I used to think like her. Logically; playing by the rules instilled in every American from a young age. If you're in danger, the first thing you do is call the police. It's their job to take care of you. They'll keep you safe.
But I can't think like that anymore. I can't call the police when a werewolf tries to kill me; I have to call Scott, and if that fails—Stiles. And if that fails, Allison, and then Derek, and so on.
But the police? They are strictly a last resort. Or else they're used as a strategic pawn to get someone to back off.
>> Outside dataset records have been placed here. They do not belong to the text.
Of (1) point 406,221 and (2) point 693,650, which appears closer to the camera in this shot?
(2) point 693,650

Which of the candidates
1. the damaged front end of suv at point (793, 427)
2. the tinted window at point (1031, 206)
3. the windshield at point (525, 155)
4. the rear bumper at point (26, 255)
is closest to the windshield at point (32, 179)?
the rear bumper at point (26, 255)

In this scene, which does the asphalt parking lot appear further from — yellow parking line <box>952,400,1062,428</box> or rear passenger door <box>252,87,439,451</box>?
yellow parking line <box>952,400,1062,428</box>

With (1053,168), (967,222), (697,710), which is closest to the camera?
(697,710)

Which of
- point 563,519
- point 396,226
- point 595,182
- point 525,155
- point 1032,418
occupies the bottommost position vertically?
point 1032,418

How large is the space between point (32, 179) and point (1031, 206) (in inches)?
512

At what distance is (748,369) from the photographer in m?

I sighed and picked up the bat, trailing behind my mom. I gave the potted plant and smashed eggs one last glance before going inside.
Mom had waited for me in the foyer, her shoulders slumped and face tired. "I'm sorry for yelling." She gave me that sad, puppy-dog look that Scott does so well. Well… he had to learn it from someone. "You're just scaring me lately. I know you're still having nightmares. Is this about your father?"
My eyebrows shot up and I almost dropped the bat again. Using it as an excuse to look away from her, I set it back in its spot by the coat rack. For some reason, mom's first instinct is to lay the blame with our absent father. It's never true, but I've been known to use him an excuse from time to time. Shouldering him with the blame is a lot easier than trying to explain homicidal werewolves. Not like he's here to defend himself.
I turned back and gave her a shrug, and she sighed and shook her head for the hundredth time since coming home. She made her way to the kitchen—taking my absent father excuse and running with it. I nodded at some points, apologized at others, and trailed behind her.
"We're doing just fine without—ugh," She looked between the open fridge and my face, throwing her head back with a loud sigh. "Audrey! What am I going to do with you? Now I have to tell you to close the fridge when you're done? What do you kids think, I'm made of money?"
And so it went.
But I guess the best place to start all of this would be the beginning of my freshman year. That's when everything changed.